When I was a young boy, life was troublesome, marred with uncertainty and incomprehension. Life at home was full of conflict, which I would not be able to understand until decades later. School was something of a battleground, with merciless bullies, severe instructors, and a central desire to be a part of the background rather than caught in the crossfire. There wasn’t much I could do to escape from the difficulties of my reality. The only settings available to me were ones of tension and trepidation, with little space for solitude. Even my bedroom was shared with my big brother, who could be hostile.
The solace I found came in little doses. Days at school that were a bit more forgiving, and evenings at home that were free from argument. But even in those small and quiet moments, I had worry gnawing at the back of my mind like a small carnivorous insect; worry about what the next day would bring.
Our school had a library, and I felt drawn to it from a very young age. The dependable silence, the atmosphere of peace, and walls upon walls of books. Much of them were far outside of my ability, but upon a recommendation from the kind and soft spoken librarian, I found a book called Deltora Quest: The Forests of Silence.
A fifteen book series, Deltora Quest was a wondrously immersive fantasy tale, about a young boy named Lief who sets out on adventure to restore the Belt of Deltora and end the tyrannical rule of the Shadow Lord. The covers of these books each contained a beautiful and horrifying illustration of a large, fantastical monster, which usually made its appearance at the end of each story. The books, written by an Australian author named Emily Rodda, were an international success, selling over eighteen million copies worldwide.
I took the first book home, but I didn’t read it right away. One thing or another was happening at home that kept me from finding the peace and quiet I needed to read. Eventually, on a quiet and cold winter night, with all of the stillness and serenity it can bring, I opened the first page and began reading.
Within just a few pages, I was obsessed with the story. It possessed me in a way that nothing had before, and in the first sitting I read almost half of the book, until my mother compelled me to go to sleep. It felt as though time and space had shifted while I was reading, and I found myself submerged deeper into a new and magnificent world with every turn of the page.
The next day at school, all I could do was think about that book. I would do my school work, do my homework, and at night, I would huddle under my blankets as if they were some small derelict shelter. With nothing but a flashlight and the words those pages held, I was absorbed into the world of those characters and their quest to restore the goodness within their homeland. Time, and the worry it usually instilled within me, would dissipate rapidly, and I would read until my eyelids began closing without my instruction.
I finished that first book in a few days, and took out the next, much to the satisfaction of the librarian. When I got the third book, I called out sick from school and finished the whole thing in one sitting. The Shifting Sands, Dread Mountain, The Maze of the Beast; each and every night was spent with those small colourful books clasped within my hands, my mind and attention a million miles away from where I really was. What had once been a time of darkness and anxiety had now become a time of beautiful enthralment, with life and colour and wonder far beyond what I had known before.

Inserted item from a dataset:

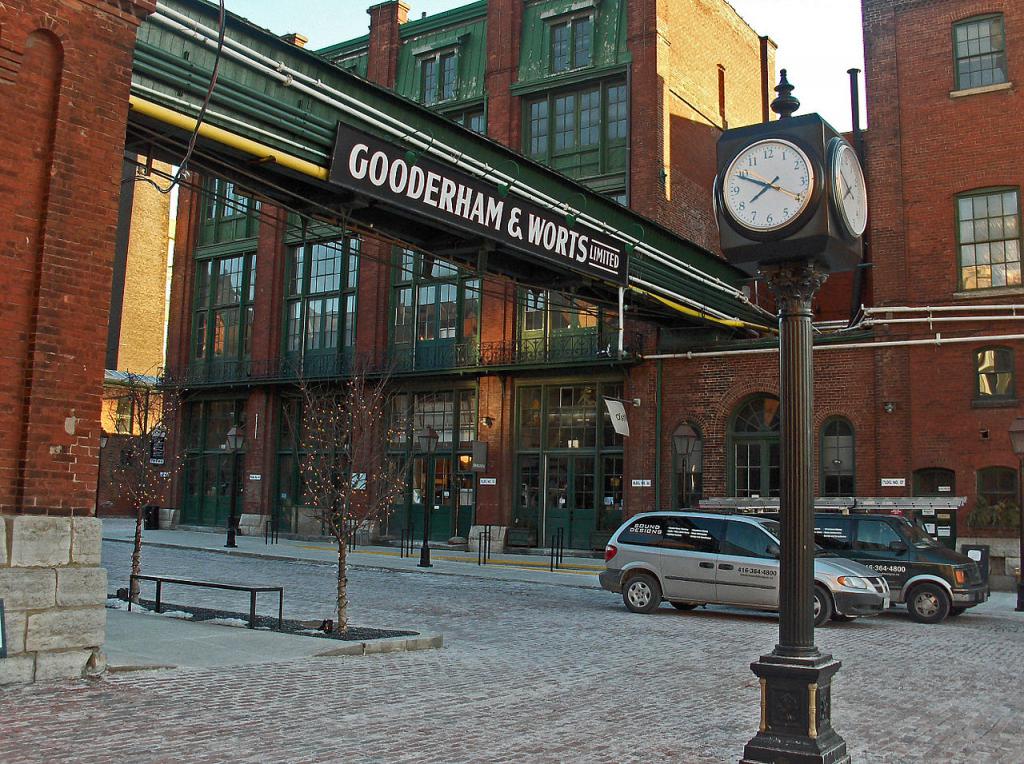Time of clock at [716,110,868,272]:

One by one, I fell through the pages of each book, moving through the series with the will of a strong river. I noticed that the problems in my life became less immediate. The insults and embarrassments from bullies began to dull, and what would once be an injury was now little more than a poke. The conflicts and arguments within my home were now a bit quieter, a bit more distanced, and I could find solace within the certainty that a different world, one with dragons and magic, passion and beauty, lay just a few feet away on my bedside table.

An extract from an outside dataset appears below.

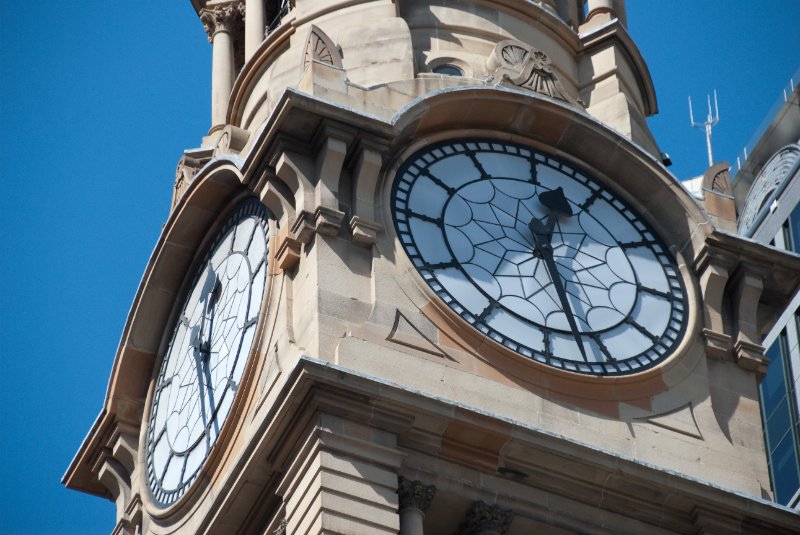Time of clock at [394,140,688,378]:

However, my voracious appetite for the books meant that I progressed through them quickly, and within a single year I had finished all fifteen of the books. The conclusion of such a series had brought me a tremendous sadness, a feeling of loss. I felt as if the door to that world had been closed forever.
And, I suppose in some ways it had. But what I discovered soon after was that it had opened up many other doors for me. The kind librarian, seeing me without the Deltora books on my person, recommended new series and different kinds of books to me. Some I liked, others I could never finish, and some I still hold dear to this day. That special passage into other worlds, other thoughts, other feelings and conflicts and romances, was now available to me indefinitely. I had awoken within myself a love for reading and all of things it provided.
All of it thanks to those first few pages on that cold and quiet winter night, with the stillness and serenity it can bring.